We all know that it’s essential to understand our worth and feel good about ourselves, so why do so many of us lack confidence? Why do we put others’ needs before our own? Self-esteem is one of those funny things that we are taught as children to be strong in, but to not have too much of. Many outside sources have the ability to help form our thoughts of self-worth, from families to relationships, so it can be difficult to maintain a solid sense of who we are and what we deserve. Having healthy self-esteem is about setting boundaries and speaking your truth. And knowing how wonderful you are because you can feel it, not based on what some else tells you.
I strongly believe that everything in life comes down to what you believe your value is: The partner you pick, the friends you keep, the job you choose, how well you’re paid and how you approach your health. It’s balancing your needs with the responsibilities to work and other people. If you are always taking care of others, what is that telling your spirit about your boundaries and how you expect to be treated? What kind of relationships are you then manifesting with those beliefs?
It makes us feel good to be helpful and wanted, but in excess, it is eventually to our detriment when we finally realize that we are exhausted. How do you know when you’re self-esteem and responsibilities are out of balance? Your emotions are amazing barometers that simply reflect your thoughts.
Coming into your own power is far from selfish. It’s having the courage to own who you are: a confident, self-assured spirit who expects to be respected and treated fairly. It’s knowing what you like and what you won’t put up with. And not letting your worth be determined by another.
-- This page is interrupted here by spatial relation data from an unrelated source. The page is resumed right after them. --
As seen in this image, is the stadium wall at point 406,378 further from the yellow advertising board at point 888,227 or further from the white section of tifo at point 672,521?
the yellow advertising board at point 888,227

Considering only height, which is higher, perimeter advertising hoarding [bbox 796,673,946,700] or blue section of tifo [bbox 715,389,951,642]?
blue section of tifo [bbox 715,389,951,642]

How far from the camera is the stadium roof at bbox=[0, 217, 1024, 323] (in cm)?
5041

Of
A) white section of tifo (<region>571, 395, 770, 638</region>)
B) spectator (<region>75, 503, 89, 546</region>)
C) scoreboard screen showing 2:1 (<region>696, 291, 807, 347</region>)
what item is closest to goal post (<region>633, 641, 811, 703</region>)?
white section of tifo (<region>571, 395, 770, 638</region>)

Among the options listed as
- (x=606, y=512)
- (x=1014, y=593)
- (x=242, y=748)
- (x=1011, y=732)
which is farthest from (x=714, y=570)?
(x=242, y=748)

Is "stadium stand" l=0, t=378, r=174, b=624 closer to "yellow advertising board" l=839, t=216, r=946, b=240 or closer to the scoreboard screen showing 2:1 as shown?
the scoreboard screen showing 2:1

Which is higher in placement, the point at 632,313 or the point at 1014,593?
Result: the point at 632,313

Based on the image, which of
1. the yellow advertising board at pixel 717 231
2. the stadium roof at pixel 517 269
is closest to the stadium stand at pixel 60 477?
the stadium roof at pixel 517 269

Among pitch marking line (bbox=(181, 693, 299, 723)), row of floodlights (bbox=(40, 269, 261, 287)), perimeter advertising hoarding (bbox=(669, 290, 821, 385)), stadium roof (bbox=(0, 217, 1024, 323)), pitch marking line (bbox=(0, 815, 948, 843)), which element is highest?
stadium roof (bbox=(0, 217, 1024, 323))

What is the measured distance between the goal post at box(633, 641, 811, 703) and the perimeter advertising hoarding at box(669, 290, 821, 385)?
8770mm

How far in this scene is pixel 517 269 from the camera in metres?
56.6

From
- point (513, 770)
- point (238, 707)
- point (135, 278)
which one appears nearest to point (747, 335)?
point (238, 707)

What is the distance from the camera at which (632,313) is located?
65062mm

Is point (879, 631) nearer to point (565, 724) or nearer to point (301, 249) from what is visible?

What would you do if you had all the time and resources to accomplish it? Do it! Take some regular time alone for whatever hobby you enjoy and get it on the calendar as a regular event that can’t be scheduled over or canceled. The goal here is to find your individuality. You already know what you’re like as the giver, the go-to person, the ultra-dependable one and the caretaker. Take time to reflect on who you are without a partner or responsibilities. Find your worth through personal experiences and things you enjoy rather than through other people. How will you allow people to treat you? What boundaries will you create? Find that inner strength, that knowing, that connection to the divine that encourages us to all be incredible individuals who are powerful standing on our own two feet.